Se não nos é possível estabelecer com precisão o
que é a verdade, não há dificuldade em entender os efeitos da sua falta --ou da
sua interdição-- tanto na vida psíquica quanto na dinâmica social. A
psicanálise freudiana poderia ser entendida, "lato sensu", como uma
metapsicologia do direito à verdade psíquica.

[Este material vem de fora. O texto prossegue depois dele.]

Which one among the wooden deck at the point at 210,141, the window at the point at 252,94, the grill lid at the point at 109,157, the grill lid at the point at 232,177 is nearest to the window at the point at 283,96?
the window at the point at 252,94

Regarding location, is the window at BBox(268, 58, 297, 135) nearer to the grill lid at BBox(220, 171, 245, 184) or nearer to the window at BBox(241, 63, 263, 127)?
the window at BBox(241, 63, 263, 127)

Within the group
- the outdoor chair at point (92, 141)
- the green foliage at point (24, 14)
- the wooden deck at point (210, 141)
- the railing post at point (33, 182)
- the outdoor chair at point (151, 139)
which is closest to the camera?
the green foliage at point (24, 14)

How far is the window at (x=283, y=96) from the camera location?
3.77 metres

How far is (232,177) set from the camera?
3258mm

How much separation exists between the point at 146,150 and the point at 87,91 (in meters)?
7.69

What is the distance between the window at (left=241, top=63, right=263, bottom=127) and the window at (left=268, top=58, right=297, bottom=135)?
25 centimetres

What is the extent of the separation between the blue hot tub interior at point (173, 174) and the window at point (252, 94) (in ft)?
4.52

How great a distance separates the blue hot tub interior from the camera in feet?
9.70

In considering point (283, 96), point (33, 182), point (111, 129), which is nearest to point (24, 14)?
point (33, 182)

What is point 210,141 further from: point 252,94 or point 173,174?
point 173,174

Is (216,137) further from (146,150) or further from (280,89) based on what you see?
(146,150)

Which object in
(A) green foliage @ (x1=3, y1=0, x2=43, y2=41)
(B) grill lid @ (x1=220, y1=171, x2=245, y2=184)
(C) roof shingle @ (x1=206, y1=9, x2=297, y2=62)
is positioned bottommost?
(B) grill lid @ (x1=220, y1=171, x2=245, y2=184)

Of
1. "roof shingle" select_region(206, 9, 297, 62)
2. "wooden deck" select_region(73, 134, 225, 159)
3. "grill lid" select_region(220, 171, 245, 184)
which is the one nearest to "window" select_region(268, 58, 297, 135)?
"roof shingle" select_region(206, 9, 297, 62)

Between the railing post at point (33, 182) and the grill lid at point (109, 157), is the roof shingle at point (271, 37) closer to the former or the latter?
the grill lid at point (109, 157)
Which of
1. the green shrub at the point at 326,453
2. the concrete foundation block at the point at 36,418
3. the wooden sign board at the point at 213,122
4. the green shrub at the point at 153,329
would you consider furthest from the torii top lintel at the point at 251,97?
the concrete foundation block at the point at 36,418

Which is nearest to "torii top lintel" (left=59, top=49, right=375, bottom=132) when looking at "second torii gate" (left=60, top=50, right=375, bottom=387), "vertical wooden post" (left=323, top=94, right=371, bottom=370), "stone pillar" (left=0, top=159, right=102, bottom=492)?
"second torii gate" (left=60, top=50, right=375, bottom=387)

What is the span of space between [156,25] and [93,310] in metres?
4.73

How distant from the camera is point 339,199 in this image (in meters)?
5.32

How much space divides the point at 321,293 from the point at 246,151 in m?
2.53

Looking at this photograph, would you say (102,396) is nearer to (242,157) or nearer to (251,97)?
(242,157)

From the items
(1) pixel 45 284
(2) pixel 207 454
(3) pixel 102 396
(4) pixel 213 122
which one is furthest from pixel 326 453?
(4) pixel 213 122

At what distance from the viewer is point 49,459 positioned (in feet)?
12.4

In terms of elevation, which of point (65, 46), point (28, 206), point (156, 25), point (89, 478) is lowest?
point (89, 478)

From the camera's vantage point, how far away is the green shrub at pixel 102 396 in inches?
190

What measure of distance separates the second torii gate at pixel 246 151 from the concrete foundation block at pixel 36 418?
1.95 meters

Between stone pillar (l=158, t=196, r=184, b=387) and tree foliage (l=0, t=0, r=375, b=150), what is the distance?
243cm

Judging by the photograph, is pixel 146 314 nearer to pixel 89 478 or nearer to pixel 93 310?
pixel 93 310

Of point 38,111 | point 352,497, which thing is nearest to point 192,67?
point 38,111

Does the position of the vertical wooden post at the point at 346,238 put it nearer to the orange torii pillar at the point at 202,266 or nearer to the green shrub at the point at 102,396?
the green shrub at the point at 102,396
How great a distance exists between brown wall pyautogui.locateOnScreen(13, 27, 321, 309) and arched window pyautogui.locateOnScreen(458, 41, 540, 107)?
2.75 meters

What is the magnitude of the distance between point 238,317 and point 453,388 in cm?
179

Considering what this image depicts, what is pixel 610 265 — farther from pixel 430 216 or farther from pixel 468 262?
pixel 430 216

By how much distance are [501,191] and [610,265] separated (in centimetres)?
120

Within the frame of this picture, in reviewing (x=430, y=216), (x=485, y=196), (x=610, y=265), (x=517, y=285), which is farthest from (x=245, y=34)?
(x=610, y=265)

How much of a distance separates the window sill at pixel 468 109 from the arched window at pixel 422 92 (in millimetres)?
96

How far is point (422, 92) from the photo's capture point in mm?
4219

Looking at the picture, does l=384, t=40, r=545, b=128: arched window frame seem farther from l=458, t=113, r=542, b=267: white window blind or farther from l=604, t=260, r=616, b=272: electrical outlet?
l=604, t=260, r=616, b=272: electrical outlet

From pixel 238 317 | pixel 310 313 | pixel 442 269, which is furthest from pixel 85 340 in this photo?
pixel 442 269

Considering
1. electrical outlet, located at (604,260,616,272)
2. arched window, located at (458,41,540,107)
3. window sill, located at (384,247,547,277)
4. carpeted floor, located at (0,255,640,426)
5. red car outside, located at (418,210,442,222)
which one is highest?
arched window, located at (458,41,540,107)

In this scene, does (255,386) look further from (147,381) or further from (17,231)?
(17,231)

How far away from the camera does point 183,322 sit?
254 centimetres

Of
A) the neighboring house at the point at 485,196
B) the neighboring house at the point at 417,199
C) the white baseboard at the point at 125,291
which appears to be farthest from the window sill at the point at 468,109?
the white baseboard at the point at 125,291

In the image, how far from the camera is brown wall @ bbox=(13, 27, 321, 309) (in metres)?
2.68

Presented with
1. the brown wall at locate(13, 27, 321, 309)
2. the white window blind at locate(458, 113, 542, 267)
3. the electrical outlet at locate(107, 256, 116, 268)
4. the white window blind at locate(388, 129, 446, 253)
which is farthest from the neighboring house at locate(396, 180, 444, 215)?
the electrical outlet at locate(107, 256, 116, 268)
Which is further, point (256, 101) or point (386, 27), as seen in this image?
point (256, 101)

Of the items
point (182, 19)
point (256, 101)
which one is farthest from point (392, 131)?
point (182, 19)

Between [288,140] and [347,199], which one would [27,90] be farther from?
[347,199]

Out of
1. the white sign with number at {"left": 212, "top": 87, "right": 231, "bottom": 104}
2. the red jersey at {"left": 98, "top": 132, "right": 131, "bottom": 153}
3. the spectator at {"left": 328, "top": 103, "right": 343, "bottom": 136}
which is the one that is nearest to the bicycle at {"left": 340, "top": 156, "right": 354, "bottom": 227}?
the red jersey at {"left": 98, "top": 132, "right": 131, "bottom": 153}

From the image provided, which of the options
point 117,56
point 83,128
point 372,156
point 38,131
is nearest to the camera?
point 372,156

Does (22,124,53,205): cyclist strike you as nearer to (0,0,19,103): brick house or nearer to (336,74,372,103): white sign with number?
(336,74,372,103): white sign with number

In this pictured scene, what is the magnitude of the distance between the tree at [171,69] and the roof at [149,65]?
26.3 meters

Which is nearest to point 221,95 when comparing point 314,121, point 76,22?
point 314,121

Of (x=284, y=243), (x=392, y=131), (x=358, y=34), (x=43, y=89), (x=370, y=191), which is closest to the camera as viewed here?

Foi no final do século 19, quando a moral da nova
classe emergente na Europa impunha o silêncio sobre as representações da vida
sexual, que Freud anunciou sua hipótese a respeito do sofrimento histérico:
"A histérica sofre de reminiscências". As enigmáticas crises de
conversão das histéricas não passavam, para o inventor da psicanálise, de
tentativas de dizer com o corpo verdades que estavam impedidas de recordar em
pensamento e anunciar na fala.
O discurso corporal da histeria é composto de
fragmentos recalcados de lembranças e/ou fantasias sexuais interditadas, que
buscam expressão através do sintoma. Aos poucos, Freud compreendeu que o
estatuto da "verdade" de suas pacientes histéricas nem sempre correspondia
ao senso comum: o que o tratamento psicanalítico revela são fragmentos da
verdade psíquica, cujas conexões com os fatos objetivos da vida passam por
caminhos singulares e tortuosos.
É que o recalcado só pode chegar à consciência
através das formações secundárias, que deformam a marca primordial do vivido
(inacessível ao próprio sujeito) para se adequar às formas corriqueiras da
linguagem. Apesar das dificuldades de interpretação e das limitações da técnica
nos primórdios da psicanálise, a possibilidade de expressar a fantasia
recalcada revelou que a verdade psíquica é capaz de libertar o neurótico das
repetições sintomáticas.
Em 1914 Freud estabeleceu, em "Recordar,
Repetir, Elaborar", uma importante relação entre o esquecimento promovido
pelo recalque e a repetição do sintoma neurótico: a compulsão à repetição seria
a maneira enviesada que o neurótico encontra para tentar trazer à consciência
uma cena, uma fantasia ou um pensamento, recalcado.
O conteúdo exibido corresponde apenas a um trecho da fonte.